TASK STATEMENT:
Rewrite the entries below as a numbered list, one line per item. Omit the blank lines and the pictures.

-- Begin DATA FOR THIS TASK --

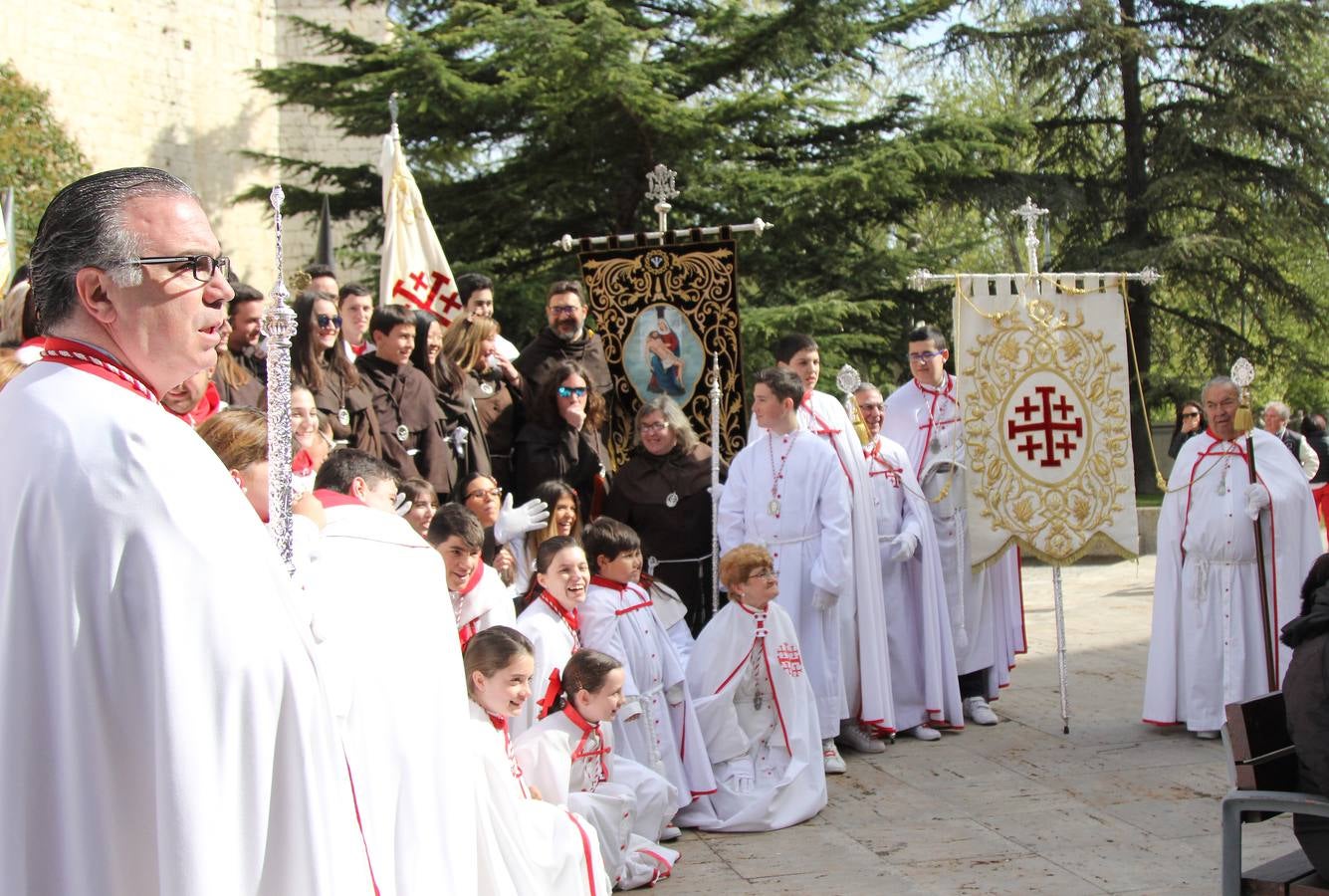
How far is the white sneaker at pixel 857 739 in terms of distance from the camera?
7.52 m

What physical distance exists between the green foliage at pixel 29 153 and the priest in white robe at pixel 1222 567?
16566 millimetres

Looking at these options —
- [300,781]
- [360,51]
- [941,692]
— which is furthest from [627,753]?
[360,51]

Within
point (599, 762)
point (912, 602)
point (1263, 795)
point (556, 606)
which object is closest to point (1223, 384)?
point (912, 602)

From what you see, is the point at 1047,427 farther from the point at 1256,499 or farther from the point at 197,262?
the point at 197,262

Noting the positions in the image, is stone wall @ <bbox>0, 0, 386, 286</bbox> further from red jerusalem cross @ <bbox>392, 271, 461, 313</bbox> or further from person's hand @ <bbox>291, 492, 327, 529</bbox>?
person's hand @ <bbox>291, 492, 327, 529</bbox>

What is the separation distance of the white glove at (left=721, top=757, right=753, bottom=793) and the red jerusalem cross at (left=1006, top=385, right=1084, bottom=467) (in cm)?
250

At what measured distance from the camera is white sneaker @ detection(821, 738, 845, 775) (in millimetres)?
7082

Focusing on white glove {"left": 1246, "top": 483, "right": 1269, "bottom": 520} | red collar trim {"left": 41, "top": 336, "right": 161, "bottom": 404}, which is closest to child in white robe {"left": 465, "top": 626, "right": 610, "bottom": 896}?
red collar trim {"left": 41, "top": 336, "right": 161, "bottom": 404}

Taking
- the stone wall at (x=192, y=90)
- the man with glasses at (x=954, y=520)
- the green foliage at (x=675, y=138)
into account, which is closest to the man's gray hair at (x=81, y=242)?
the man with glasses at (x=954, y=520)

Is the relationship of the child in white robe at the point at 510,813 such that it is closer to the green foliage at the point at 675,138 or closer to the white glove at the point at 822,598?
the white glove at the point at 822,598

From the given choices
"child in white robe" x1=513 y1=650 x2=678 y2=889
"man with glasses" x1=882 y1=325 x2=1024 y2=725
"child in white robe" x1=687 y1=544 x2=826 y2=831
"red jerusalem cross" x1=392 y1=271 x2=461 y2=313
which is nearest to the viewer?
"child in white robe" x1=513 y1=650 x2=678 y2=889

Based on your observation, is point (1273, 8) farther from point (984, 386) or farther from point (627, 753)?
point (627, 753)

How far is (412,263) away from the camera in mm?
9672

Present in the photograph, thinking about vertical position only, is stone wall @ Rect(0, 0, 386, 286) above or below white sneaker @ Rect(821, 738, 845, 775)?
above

-- End DATA FOR THIS TASK --

SOLUTION:
1. How far is the white sneaker at pixel 857 739 in terms of distance from the camera?
2. 7.52 m
3. What physical distance exists between the green foliage at pixel 29 153 and the priest in white robe at pixel 1222 567?
4. 16566 millimetres
5. Looking at these options —
6. - [300,781]
7. - [360,51]
8. - [941,692]
9. — which is furthest from [627,753]?
10. [360,51]
11. Within
12. point (599, 762)
13. point (912, 602)
14. point (1263, 795)
15. point (556, 606)
16. which object is closest to point (1223, 384)?
17. point (912, 602)
18. From what you see, is the point at 1047,427 farther from the point at 1256,499 or farther from the point at 197,262?
19. the point at 197,262
20. Noting the positions in the image, is stone wall @ <bbox>0, 0, 386, 286</bbox> further from red jerusalem cross @ <bbox>392, 271, 461, 313</bbox> or further from person's hand @ <bbox>291, 492, 327, 529</bbox>?
21. person's hand @ <bbox>291, 492, 327, 529</bbox>
22. What is the separation distance of the white glove at (left=721, top=757, right=753, bottom=793) and the red jerusalem cross at (left=1006, top=385, right=1084, bottom=467) (in cm)?
23. 250
24. At what measured distance from the camera is white sneaker @ detection(821, 738, 845, 775) (in millimetres)?
25. 7082
26. Focusing on white glove {"left": 1246, "top": 483, "right": 1269, "bottom": 520} | red collar trim {"left": 41, "top": 336, "right": 161, "bottom": 404}, which is closest to child in white robe {"left": 465, "top": 626, "right": 610, "bottom": 896}?
27. red collar trim {"left": 41, "top": 336, "right": 161, "bottom": 404}
28. Taking
29. - the stone wall at (x=192, y=90)
30. - the man with glasses at (x=954, y=520)
31. - the green foliage at (x=675, y=138)
32. into account, which is closest to the man's gray hair at (x=81, y=242)?
33. the man with glasses at (x=954, y=520)
34. Is the relationship of the child in white robe at the point at 510,813 such that it is closer to the green foliage at the point at 675,138 or closer to the white glove at the point at 822,598?
35. the white glove at the point at 822,598
36. From the given choices
37. "child in white robe" x1=513 y1=650 x2=678 y2=889
38. "man with glasses" x1=882 y1=325 x2=1024 y2=725
39. "child in white robe" x1=687 y1=544 x2=826 y2=831
40. "red jerusalem cross" x1=392 y1=271 x2=461 y2=313
41. which is nearest to the viewer?
42. "child in white robe" x1=513 y1=650 x2=678 y2=889
43. Based on your observation, is point (1273, 8) farther from point (984, 386) or farther from point (627, 753)?
44. point (627, 753)
45. How far is (412,263) away from the camera in mm?
46. 9672
47. Present in the photograph, thinking about vertical position only, is stone wall @ Rect(0, 0, 386, 286) above or below white sneaker @ Rect(821, 738, 845, 775)?
48. above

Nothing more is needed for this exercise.